Pan CT revealed subsegmental pulmonary emboli, renal vein thrombus and ascites. Laboratory workup revealed hypoalbuminemia less than 1.3 gm with total protein 3.4 g/dL. Lipid panel revealed elevated total cholesterol of 424 mg/dL and LDL of 339 mg/dL. Initial urinalysis showed proteinuria of >300 mg/dL, with spot urine protein creatinine ratio of 6.5, confirmed by 24-hour urine protein and creatinine ratio of 23.5.

Serum PLA2R antibody panel was positive with a level of 47 RU/mL. Thrombophilic workup was unremarkable. Kidney biopsy with immunofluorescence staining for IgG, C3, kappa and lambda chains and PLA2R were positive, confirming primary MN

Discussion

While renal vein thrombosis is common, thromboembolic events preceding classic symptoms is unusual. MN is associated with lower extremity edema, periorbital edema, proteinuria and ascites. Uniquely, our patient presented with shortness of breath and chest pain. This case emphasizes the importance of imaging and highlights the role of anti-PLA2R antibody levels as a clinical predictor.

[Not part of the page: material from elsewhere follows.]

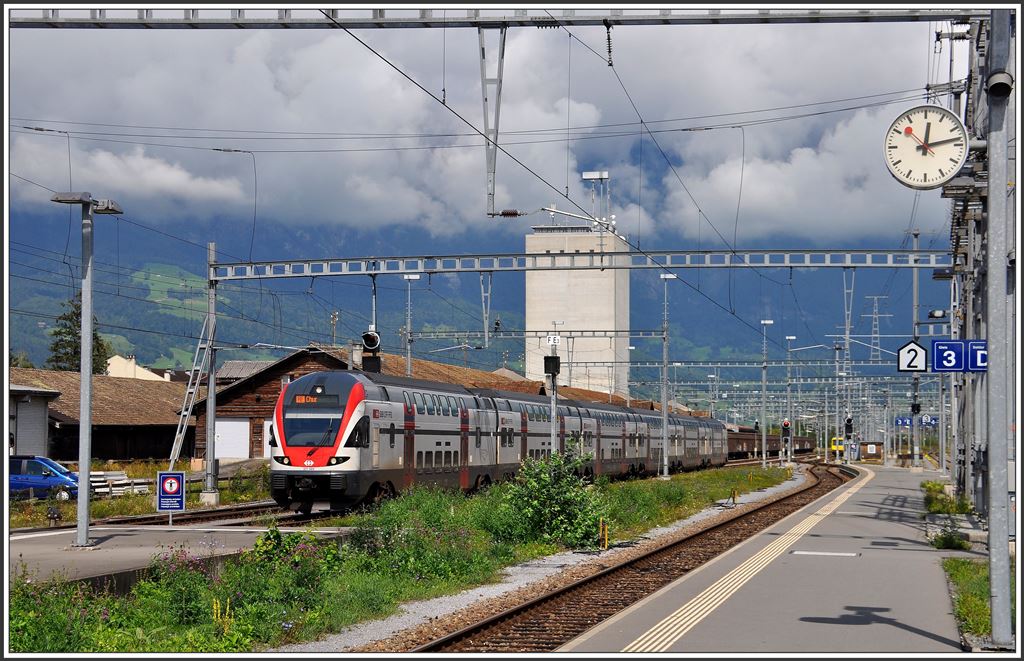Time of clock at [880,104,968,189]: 12:13
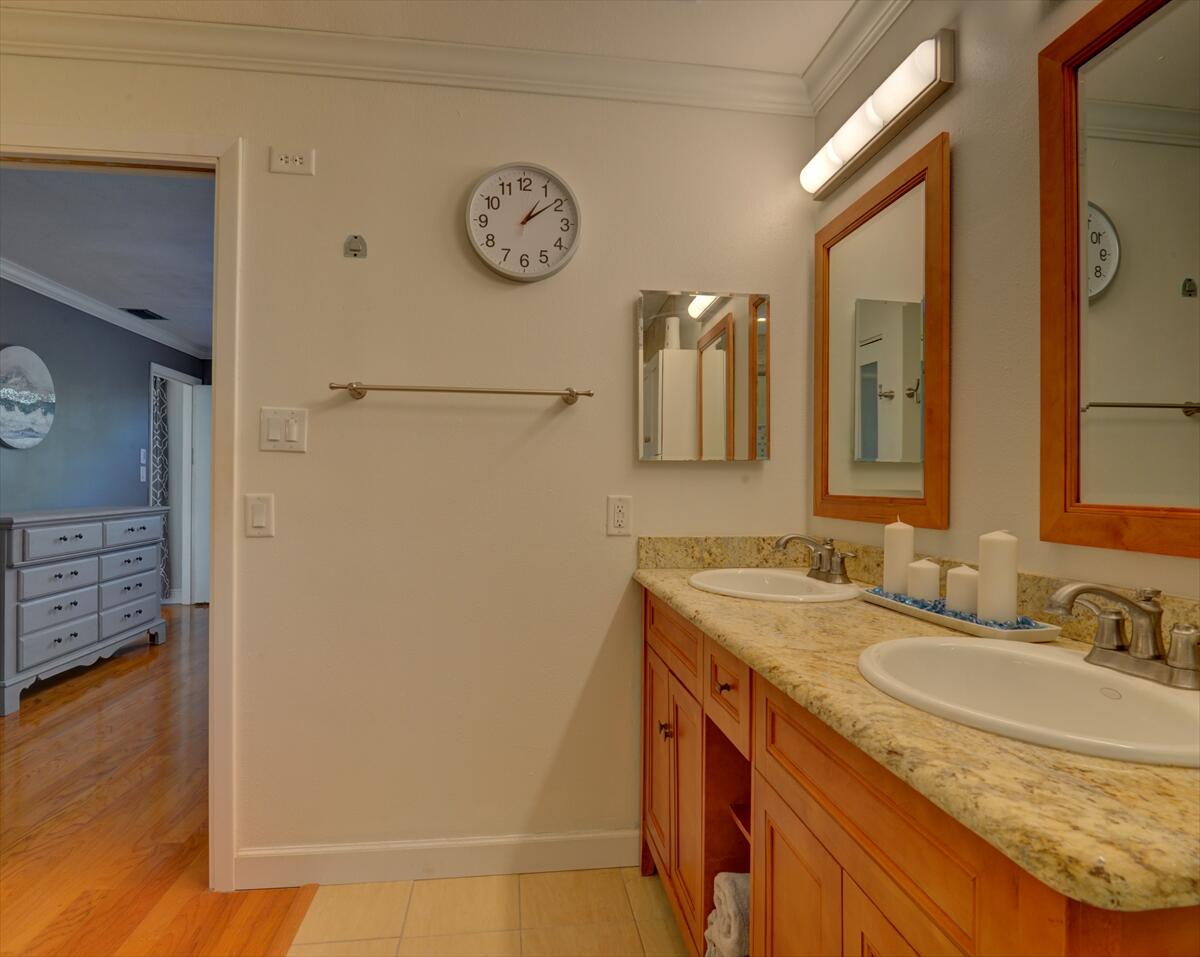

Antibodies to PLA2R have been reported in 70% of patients with primary MN. Lower titer is associated with better remission rates. One study among patients with biopsy-proven MN revealed that high PLA2R antibody levels were linked with active disease and higher likelihood of declining renal function. These levels can dictate immunosuppressive therapies among patients. Additionally changes in circulating PLA2R antibodies occur more rapidly than changes in proteinuria, making it useful to monitor disease activity and treatment response.